Compañero humano ideal

  • Jubilados
  • Habitantes de la ciudad
  • Familias

Cómo son para vivir

El boloñés puede parecerse al bichon frise, pero su personalidad es bastante diferente. Menos bulliciosa y extrovertida que su prima blanca esponjosa, la boloñesa es un poco más reservada en la casa. Sin embargo, forma lazos muy fuertes con los miembros de la familia y recibe a los extraños con una dignidad tranquila.



Al aire libre, la boloñesa se anima un poco. Le encantan los paseos por la tarde, las caminatas por campos y parques y los juegos de buscar objetos en el patio trasero. Asegúrate de que la boloñesa reciba mucha atención y afecto: puede volverse irritable y aburrida sin ella.



Cosas que debe saber

Los boloñeses pueden vivir hasta 15 años con relativamente pocos problemas de salud genética. Preparar la boloñesa es bastante simple: su larga bata blanca debe cepillarse todos los días y debe ver a un peluquero profesional cada pocos meses.

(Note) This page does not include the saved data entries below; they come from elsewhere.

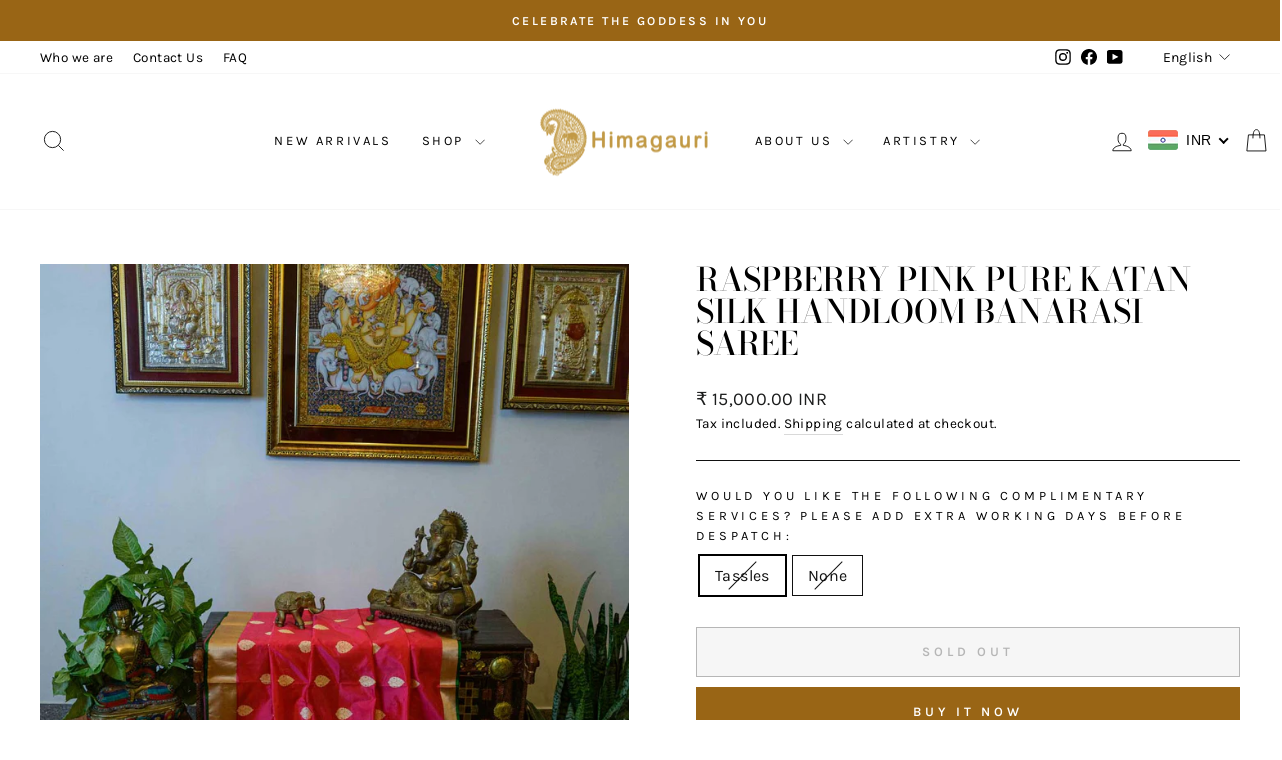

--- FILE ---
content_type: text/html; charset=UTF-8
request_url: https://secure.gatewaypreorder.com/preorder/api/frontendajaxhandler?store=himagauri-sarees.myshopify.com
body_size: -622
content:

{"status":false,"data":"Not found"}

Si bien el boloñés está perfectamente feliz de holgazanear en la casa, debería tener una caminata diaria para mantenerse saludable y feliz. Además, si puede darles a los boloñeses algo de tiempo para jugar en un campo o parque protegido, eso funcionará igual de bien.



Historia boloñesa

Originario de Bolonia, Italia durante el Renacimiento, el boloñés era una mascota querida entre los ricos. Tanto Cosimo de Medici como el rey Umberto obsequiaron estos mullidos caninos a familiares, amigos y dignatarios. A lo largo de los siglos, su número disminuyó a medida que disminuía el poder de la aristocracia, pero los criadores dedicados finalmente restauraron la población boloñesa.